======== SOURCE EXCERPT

The government of Ireland was now under the full control of a small minority of Protestants and an opportunity to ensure the continuation of this was not lost when the Irish Parliament enacted several laws to supress the practice of “Popery” and work to impoverish its adherents.
The more draconian and impactful laws had the following impacts:-
- No child could be educated by a catholic teacher, thus depriving them in effect of an education.
- Overseas Education
“In case any of his Majesty’s subjects of Ireland shall go or send any child or other person beyond the seas to be trained in any popish university, college or school, or in any private popish family, or shall send any money for the support of any such person, then the person sending and the person sent shall, upon conviction, be disabled to prosecute any action in a court of law, or be a guardian or executor, or receive any legacy or gift, or bear any public office, and shall forfeit all their lands and estates during their lives.”
- “…….no person of the popish religion shall publicly teach school or instruct youth, “
- No Catholic could own a horse worth more than €60 (todays value) and if they did have such a horse a protestant could tender that amount and enforce the sale.
- Catholic bishops and monks were to depart Ireland and return on the pain of execution.

================
======== RECORDS SUPPLIED

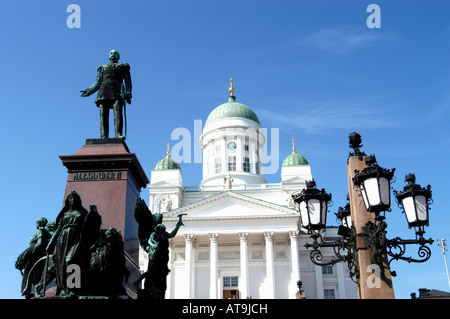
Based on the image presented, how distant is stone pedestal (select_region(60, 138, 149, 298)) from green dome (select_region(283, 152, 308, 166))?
2105 inches

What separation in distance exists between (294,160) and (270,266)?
17173 millimetres

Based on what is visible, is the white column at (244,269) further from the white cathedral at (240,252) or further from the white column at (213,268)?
the white column at (213,268)

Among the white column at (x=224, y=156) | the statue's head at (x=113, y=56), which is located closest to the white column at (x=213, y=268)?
the white column at (x=224, y=156)

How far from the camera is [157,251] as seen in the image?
667 centimetres

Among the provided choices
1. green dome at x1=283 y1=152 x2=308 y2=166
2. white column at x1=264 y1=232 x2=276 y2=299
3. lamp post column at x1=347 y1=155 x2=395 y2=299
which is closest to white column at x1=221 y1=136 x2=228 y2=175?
green dome at x1=283 y1=152 x2=308 y2=166

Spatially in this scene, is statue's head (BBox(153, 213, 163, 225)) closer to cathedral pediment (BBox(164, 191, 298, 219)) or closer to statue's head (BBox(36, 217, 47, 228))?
statue's head (BBox(36, 217, 47, 228))

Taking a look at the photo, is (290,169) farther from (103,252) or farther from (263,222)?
(103,252)

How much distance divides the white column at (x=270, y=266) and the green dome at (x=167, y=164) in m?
17.3

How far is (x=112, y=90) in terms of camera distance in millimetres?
8211

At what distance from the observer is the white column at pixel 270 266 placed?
47.4m

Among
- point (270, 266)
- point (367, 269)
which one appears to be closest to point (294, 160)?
point (270, 266)

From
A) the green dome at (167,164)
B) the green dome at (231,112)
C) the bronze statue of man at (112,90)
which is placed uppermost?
the green dome at (231,112)

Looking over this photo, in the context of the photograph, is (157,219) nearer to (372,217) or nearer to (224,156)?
(372,217)

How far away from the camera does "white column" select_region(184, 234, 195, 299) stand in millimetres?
48213
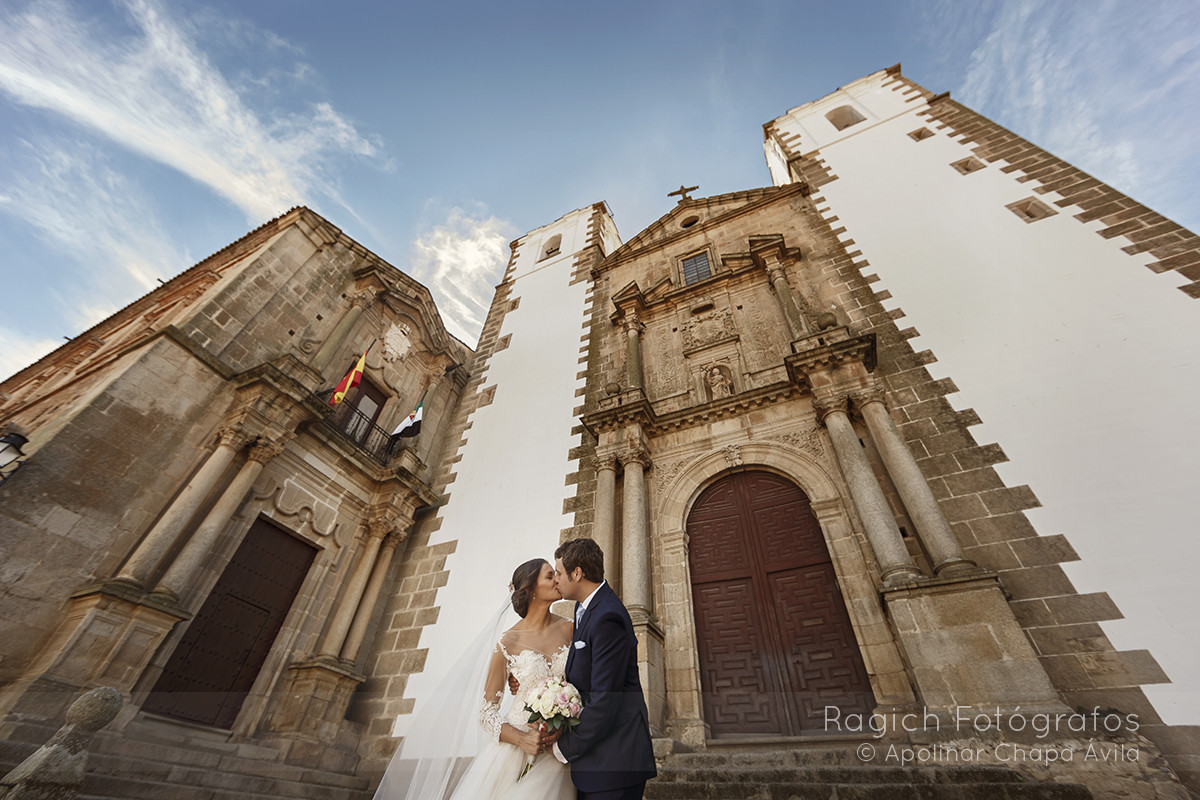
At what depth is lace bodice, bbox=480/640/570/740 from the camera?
275cm

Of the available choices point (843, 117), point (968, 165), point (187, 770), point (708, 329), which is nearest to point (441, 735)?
point (187, 770)

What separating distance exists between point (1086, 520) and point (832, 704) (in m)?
3.32

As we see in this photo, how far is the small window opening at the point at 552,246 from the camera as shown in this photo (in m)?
16.2

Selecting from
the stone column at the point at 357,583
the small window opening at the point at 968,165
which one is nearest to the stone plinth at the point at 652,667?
the stone column at the point at 357,583

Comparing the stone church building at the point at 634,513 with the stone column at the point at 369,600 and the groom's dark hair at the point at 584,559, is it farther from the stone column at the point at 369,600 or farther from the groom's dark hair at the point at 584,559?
the groom's dark hair at the point at 584,559

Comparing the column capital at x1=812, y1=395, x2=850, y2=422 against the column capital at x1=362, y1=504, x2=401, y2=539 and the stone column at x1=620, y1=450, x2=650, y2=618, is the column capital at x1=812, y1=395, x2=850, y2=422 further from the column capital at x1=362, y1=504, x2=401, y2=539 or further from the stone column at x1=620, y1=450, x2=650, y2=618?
the column capital at x1=362, y1=504, x2=401, y2=539

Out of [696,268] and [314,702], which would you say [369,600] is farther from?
[696,268]

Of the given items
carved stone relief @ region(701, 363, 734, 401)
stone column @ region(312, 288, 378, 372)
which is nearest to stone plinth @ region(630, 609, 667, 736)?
carved stone relief @ region(701, 363, 734, 401)

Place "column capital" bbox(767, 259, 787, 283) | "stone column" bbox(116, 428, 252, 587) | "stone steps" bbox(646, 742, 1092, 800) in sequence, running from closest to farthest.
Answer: "stone steps" bbox(646, 742, 1092, 800) → "stone column" bbox(116, 428, 252, 587) → "column capital" bbox(767, 259, 787, 283)

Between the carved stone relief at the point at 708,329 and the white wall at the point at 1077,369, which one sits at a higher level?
the carved stone relief at the point at 708,329

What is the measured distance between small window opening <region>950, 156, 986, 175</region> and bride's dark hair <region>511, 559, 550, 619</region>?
36.3ft

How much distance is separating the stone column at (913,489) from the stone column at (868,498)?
8.5 inches

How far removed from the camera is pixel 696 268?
11.5 m

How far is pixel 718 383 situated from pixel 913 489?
3542 mm
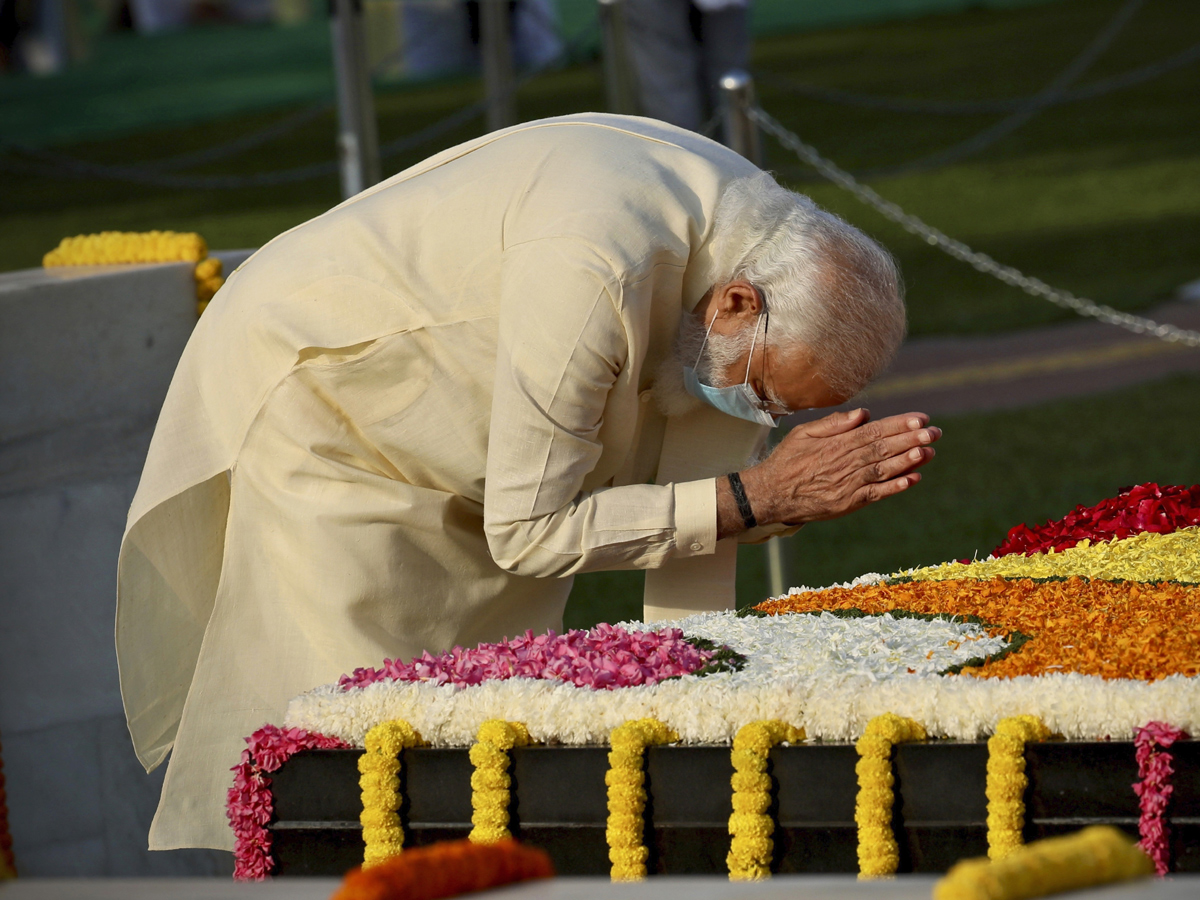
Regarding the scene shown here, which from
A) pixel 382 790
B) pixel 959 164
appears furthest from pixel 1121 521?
pixel 959 164

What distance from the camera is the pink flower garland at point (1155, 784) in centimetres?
173

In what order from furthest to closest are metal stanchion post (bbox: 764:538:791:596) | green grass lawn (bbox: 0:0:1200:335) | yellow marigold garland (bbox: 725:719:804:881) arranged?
1. green grass lawn (bbox: 0:0:1200:335)
2. metal stanchion post (bbox: 764:538:791:596)
3. yellow marigold garland (bbox: 725:719:804:881)

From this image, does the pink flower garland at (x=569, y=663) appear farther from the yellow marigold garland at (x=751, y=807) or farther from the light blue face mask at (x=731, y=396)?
the light blue face mask at (x=731, y=396)

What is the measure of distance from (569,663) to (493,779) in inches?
8.8

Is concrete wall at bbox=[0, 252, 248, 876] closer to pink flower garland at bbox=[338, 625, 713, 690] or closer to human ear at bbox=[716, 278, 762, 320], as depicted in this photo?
pink flower garland at bbox=[338, 625, 713, 690]

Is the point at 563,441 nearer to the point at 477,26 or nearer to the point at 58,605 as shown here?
the point at 58,605

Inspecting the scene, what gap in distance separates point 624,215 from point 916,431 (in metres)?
0.57

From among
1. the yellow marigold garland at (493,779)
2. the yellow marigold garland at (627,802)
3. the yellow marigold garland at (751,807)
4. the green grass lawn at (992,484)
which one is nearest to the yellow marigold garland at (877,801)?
the yellow marigold garland at (751,807)

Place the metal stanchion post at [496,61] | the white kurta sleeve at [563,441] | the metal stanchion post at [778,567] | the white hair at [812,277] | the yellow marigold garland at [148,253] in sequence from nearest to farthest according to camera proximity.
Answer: the white kurta sleeve at [563,441]
the white hair at [812,277]
the yellow marigold garland at [148,253]
the metal stanchion post at [778,567]
the metal stanchion post at [496,61]

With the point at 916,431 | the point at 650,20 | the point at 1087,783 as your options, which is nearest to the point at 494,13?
the point at 650,20

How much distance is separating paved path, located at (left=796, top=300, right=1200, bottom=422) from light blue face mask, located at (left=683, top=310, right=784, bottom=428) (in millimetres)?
4698

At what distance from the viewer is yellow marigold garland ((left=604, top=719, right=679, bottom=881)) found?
1.90 metres

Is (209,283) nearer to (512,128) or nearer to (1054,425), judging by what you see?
(512,128)

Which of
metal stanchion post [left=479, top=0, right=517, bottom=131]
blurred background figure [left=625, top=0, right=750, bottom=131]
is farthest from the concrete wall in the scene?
blurred background figure [left=625, top=0, right=750, bottom=131]
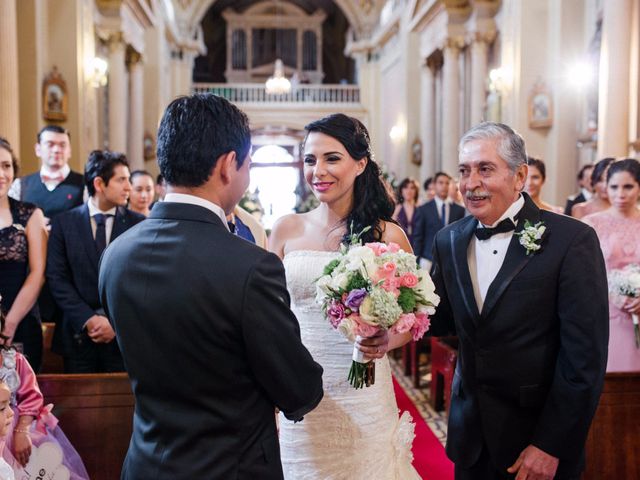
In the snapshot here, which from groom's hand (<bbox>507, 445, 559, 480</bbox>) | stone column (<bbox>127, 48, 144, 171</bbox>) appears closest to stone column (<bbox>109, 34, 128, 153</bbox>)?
stone column (<bbox>127, 48, 144, 171</bbox>)

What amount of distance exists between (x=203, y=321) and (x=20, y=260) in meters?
2.67

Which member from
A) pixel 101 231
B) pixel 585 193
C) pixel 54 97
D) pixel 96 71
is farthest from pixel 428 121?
pixel 101 231

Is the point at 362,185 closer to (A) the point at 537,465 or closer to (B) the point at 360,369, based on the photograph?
(B) the point at 360,369

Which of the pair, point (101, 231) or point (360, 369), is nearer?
point (360, 369)

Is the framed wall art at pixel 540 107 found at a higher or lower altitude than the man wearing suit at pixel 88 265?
higher

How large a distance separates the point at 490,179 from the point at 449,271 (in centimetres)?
38

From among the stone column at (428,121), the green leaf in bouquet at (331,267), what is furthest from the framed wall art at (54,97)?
the stone column at (428,121)

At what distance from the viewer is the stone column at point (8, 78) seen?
24.0ft

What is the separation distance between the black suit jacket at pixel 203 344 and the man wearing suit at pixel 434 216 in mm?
7466

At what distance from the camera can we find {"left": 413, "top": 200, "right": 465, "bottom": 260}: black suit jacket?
9021mm

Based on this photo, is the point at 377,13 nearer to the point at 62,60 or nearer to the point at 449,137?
the point at 449,137

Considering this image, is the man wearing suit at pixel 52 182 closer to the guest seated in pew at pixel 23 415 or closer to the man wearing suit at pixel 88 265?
the man wearing suit at pixel 88 265

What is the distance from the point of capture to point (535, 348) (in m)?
2.26

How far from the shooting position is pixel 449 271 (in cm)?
250
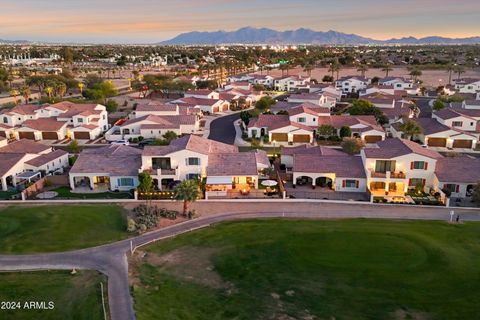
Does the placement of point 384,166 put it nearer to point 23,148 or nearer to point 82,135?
point 23,148

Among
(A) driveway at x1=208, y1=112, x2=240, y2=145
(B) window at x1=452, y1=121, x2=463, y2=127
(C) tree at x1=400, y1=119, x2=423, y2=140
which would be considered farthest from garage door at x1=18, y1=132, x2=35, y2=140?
(B) window at x1=452, y1=121, x2=463, y2=127

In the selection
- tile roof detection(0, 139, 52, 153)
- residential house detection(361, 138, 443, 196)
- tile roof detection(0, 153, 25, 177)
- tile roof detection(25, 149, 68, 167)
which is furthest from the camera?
tile roof detection(0, 139, 52, 153)

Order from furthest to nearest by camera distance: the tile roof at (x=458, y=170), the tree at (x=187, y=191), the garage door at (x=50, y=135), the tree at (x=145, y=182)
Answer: the garage door at (x=50, y=135), the tile roof at (x=458, y=170), the tree at (x=145, y=182), the tree at (x=187, y=191)

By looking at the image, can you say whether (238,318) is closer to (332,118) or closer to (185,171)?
(185,171)

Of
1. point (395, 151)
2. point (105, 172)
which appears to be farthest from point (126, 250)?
point (395, 151)

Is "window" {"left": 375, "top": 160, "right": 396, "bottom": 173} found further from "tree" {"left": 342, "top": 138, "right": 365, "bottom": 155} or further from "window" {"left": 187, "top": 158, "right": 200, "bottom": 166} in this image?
"window" {"left": 187, "top": 158, "right": 200, "bottom": 166}

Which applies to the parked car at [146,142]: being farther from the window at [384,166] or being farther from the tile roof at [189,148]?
the window at [384,166]

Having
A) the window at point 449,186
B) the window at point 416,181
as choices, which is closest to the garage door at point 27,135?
the window at point 416,181
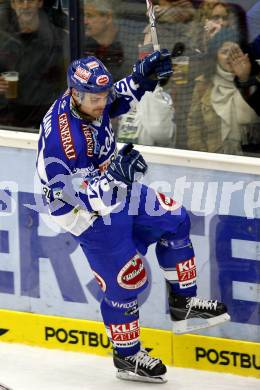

================

» AIM 1: From the quoted law on overseas education in the excerpt on Ireland's anti-Catholic laws, list each thing a convicted person would be barred from doing.
» AIM 2: Pick up the excerpt on Ireland's anti-Catholic laws after its final sentence and carry it forward.

» FINAL ANSWER 1:
- Prosecute any action in a court of law
- Be a guardian or executor
- Receive any legacy or gift
- Bear any public office

» FINAL ANSWER 2:
- Catholics were forbidden to enter the professions, lawyers or doctors but could do so if they were willing to denounce their religion
- A Catholic could not serve on a jury.
- If a Catholic eldest son were to convert to Protestantism his father would become a mere tenant and the son become the owner.
- If the sons were all Catholic the land would be divided equally amongst them on the death of the father. This had the effect of land holdings becoming smaller and smaller to levels of unsustainability.
- Catholics were not allowed to vote or hold any public office.
- Irish Presbyterians were also subjected to these laws
This legislative sectarianism had an accumulating impact on the Irish Catholic population and would serve to create a peasant society that was often landless or living on very small land parcels, poorly educated, having to find secret ways to practice their religion, be devoid of rights to participate in civil society, have their own language, customs and traditions be treated as inferior.
These were not the “Chosen People” !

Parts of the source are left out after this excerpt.